* Compiti da svolgere *
[A] Elenca tutte le espressioni che il testo su Marchionne e Pomigliano riporta tra virgolette.
[B] Prosegui il testo su Marchionne e Pomigliano a partire dalla sua ultima frase.

* Brano del documento *
★ ★ ★

Dato che adesso si pretende da più parti di poter fare opposizione conformandosi alle verità ufficiali, non desta nessuna sorpresa neppure il fatto che anche un intellettuale in odore di dissenso ed eresia, come il politologo Marco Revelli, non abbia voluto mancare alla celebrazione del santo del momento, e sia andato a “Repubblica-Radio TV” ad esprimere prono ammirati commenti sul “nuovo linguaggio” di Marchionne e sull’audacia imprenditoriale dei suoi piani quinquennali.
Tra un inno di lode e l’altro, la fiaba mediatica non manca però di dettagli toccanti, su cui gli stessi giornalisti/narratori si commuovono sino alle lacrime: il povero Marchionne vorrebbe trasferire a Pomigliano D’Arco la produzione della Panda, e investirci pure settecento milioni di euro, ma la cattivissima FIOM gli nega quel po’ di “flessibilità” di cui avrebbe bisogno; e pensare che in Polonia il diciottesimo turno per gli operai FIAT è da tempo una pratica abituale, ma meno male che ci sono la CISL e la UIL, che già si sono dichiarate pronte all’accordo.
Fortunatamente Marchionne è sì un dio giusto e buono, ma anche vendicativo quel tanto che occorre, e infatti annuncia che, in caso di mancato accordo, sarebbe pronto a sbaraccare tutto e trasferire la produzione interamente all’estero. E come si farebbe a dargli torto, poverino, dopo tutti i dispetti che ha dovuto subire? Quindi ben venga un Dies Irae a far giustizia degli operai retrogradi e sfaticati, che si dimostrano recalcitranti a versare la loro elemosina ai ricchi bisognosi.
Nelle “Democrazie Occidentali” l’assistenzialismo per ricchi costituisce il vangelo economico unico ed esclusivo, perciò il punto di vista operaio non esiste, e la posizione dei lavoratori non viene ritenuta degna di ascolto, se non nei casi in cui i media riescano a scovare l’operaio che davanti alle telecamere dia ragione al padrone. La resistenza operaia non può mai avere delle ragioni basate su valutazioni realistiche, ma viene immancabilmente catalogata come ottusa e meschina resistenza al “progresso”, cioè all’interesse dei ricchi.
Gli spettatori dei telegiornali e i lettori dei quotidiani non devono perciò essere neppure minimamente sfiorati dal dubbio che si stia ripetendo quanto più volte visto in passato, e cioè che il maggiore sfruttamento della manodopera di Pomigliano sia proprio ciò che serve a Marchionne per accumulare quel po’ di scorte che gli permetta di chiudere lo stabilimento ancora più alla svelta. Tanto la colpa non sarebbe mai sua, ma del ”Mercato”, che è la divinità superiore che presiede a queste cose, e che potrebbe sempre imporre a Marchionne di recedere dalle sue buone intenzioni in nome dello “stato di necessità”. In fondo anche gli dei dell’Olimpo dovevano inchinarsi ai voleri del Fato.
Dubitare delle buone intenzioni dei ricchi una volta era considerato come lotta di classe, mentre oggi viene etichettato con disprezzo come “teoria del complotto”. Ma, una volta tanto, il cambio non è sfavorevole, poiché la lotta di classe raramente si presenta come uno scontro sociale frontale, ma molto più frequentemente consiste in un complotto dei ricchi contro i poveri.

★ ★ ★

* Sezione dati *
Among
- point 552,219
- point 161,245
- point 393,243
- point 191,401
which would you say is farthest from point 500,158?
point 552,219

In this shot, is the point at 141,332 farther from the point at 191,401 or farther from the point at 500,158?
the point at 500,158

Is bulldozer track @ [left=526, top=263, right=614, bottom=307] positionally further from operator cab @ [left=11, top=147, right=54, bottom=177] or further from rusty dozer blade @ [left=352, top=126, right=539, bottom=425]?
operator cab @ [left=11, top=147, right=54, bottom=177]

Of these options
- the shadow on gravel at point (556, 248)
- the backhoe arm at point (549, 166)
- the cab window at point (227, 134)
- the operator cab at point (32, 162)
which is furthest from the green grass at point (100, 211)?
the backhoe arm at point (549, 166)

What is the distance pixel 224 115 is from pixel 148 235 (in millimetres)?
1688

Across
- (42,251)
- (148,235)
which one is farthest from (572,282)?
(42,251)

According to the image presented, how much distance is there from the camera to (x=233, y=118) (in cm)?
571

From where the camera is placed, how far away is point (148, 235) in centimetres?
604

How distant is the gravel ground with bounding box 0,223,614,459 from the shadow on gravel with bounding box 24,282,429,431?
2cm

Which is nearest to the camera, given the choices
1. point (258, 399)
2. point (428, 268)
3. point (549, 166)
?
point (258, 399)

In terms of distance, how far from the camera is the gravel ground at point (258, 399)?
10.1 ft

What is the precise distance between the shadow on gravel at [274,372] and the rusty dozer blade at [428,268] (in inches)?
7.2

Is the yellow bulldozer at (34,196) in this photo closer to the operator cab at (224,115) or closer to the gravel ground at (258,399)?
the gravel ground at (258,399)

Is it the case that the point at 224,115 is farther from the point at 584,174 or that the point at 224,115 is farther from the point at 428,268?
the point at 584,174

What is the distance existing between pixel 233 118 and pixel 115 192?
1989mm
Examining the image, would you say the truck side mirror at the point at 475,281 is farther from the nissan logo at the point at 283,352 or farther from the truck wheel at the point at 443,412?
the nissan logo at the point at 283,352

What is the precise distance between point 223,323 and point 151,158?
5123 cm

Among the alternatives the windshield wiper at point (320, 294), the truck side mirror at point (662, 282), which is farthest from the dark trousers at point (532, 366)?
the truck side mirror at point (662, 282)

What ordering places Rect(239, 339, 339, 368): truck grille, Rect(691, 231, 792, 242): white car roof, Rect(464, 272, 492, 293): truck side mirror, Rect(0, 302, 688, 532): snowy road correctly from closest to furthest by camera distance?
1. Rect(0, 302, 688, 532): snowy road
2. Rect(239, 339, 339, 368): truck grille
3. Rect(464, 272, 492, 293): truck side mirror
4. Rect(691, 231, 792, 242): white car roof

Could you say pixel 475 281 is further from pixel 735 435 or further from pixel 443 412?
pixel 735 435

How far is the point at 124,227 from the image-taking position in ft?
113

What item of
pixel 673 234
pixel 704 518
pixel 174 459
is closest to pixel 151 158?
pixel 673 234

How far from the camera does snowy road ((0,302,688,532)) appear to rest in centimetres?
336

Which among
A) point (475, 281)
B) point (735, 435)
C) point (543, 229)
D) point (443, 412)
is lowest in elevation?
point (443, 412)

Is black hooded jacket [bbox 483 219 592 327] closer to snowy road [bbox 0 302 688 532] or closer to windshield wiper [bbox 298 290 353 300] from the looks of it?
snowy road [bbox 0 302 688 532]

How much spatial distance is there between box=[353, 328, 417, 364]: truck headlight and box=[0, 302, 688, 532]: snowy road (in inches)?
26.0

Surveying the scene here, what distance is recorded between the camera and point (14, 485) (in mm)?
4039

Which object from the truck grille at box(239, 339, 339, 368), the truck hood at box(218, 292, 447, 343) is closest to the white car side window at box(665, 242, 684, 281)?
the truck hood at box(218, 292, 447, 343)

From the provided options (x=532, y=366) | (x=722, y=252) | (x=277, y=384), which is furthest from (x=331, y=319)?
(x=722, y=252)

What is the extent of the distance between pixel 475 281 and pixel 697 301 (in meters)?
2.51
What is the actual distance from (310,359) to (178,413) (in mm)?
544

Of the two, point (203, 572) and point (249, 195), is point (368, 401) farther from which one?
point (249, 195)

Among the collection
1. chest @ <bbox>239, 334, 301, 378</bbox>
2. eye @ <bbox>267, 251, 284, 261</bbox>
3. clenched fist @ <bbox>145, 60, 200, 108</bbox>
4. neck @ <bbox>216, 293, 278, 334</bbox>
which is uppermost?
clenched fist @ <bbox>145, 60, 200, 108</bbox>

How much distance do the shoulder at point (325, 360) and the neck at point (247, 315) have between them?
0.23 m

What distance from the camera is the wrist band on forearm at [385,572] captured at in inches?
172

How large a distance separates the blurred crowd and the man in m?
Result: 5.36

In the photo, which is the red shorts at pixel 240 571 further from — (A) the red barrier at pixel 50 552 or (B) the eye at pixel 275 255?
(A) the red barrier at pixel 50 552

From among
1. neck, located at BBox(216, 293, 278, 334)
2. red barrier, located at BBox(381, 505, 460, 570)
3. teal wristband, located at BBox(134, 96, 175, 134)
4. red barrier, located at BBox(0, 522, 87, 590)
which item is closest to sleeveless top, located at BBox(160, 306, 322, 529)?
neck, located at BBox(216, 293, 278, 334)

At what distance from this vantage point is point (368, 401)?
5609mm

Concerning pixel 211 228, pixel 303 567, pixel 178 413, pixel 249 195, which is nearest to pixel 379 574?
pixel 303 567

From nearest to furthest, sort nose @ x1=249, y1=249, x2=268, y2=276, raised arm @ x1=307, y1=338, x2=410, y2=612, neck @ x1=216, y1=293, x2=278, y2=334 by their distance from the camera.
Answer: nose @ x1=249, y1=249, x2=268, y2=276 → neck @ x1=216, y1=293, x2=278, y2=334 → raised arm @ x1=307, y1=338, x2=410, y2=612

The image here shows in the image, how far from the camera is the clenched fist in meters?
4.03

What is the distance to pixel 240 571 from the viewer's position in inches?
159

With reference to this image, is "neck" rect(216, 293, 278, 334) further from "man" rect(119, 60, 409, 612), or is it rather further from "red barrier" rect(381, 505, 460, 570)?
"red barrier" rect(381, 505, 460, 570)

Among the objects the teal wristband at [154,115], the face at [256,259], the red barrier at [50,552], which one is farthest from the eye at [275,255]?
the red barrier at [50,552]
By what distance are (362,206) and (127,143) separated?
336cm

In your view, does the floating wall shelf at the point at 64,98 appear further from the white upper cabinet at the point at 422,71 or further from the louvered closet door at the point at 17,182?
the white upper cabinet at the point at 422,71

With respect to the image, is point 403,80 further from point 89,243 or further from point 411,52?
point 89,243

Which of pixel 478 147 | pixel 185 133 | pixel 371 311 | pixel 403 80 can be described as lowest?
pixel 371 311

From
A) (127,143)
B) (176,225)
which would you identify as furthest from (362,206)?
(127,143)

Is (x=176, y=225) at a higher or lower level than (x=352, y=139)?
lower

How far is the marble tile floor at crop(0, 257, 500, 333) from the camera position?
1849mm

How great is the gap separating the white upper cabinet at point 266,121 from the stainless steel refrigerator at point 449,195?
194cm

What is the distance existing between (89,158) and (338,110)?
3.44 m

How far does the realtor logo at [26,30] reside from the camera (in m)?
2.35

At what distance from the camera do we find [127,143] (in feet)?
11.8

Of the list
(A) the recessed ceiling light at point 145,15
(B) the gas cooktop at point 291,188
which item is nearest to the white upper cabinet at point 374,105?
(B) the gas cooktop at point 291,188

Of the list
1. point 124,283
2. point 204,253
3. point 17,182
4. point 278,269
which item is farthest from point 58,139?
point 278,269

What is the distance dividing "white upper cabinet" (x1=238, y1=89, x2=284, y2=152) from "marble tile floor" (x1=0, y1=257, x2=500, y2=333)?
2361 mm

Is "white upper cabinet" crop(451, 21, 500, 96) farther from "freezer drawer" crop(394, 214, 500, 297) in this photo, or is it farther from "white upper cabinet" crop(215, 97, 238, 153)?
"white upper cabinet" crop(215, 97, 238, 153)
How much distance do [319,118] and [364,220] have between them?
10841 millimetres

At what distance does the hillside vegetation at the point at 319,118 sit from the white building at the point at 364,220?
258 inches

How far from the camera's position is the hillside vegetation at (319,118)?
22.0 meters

★ ★ ★

* Risposte ai compiti *
[A]
“Repubblica-Radio TV”
“nuovo linguaggio”
“flessibilità”
“Democrazie Occidentali”
“progresso”
”Mercato”
“stato di necessità”
“teoria del complotto”

[B]
Che il complotto dei ricchi stavolta ci sia, eccome, è indicato proprio dalla sospetta unanimità mediatica nel cantare le lodi di Marchionne. È realistico che nessuno sia sfiorato dal sospetto che il Piano Marchionne possa essere il solito cumulo di panzane per giustificare la riscossione dei soliti finanziamenti statali e l’imposizione di ritmi di lavoro ancora più serrati?
Nessuno si domanda come faccia Marchionne a stabilire con tanta precisione il numero di auto che il dio Mercato vorrà assorbire nei prossimi cinque anni? Glielo ha detto il dio Mercato in persona?
Anni fa, quando la FIAT era vicina al disastro e tentava di vendersi al miglior offerente, le altre case automobilistiche non ne volevano sapere, ma erano interessate esclusivamente al settore dei camion (Iveco) ed a quello dei trattori (New Holland), che erano i soli a risultare appetibili. Guarda caso, nel Piano Marchionne l'unica indicazione concreta riguarda proprio lo scorporo del settore-camion. Ma questi spezzatini di solito non preludono ad acquisizioni da parte di altre multinazionali, come sta avvenendo con Alitalia?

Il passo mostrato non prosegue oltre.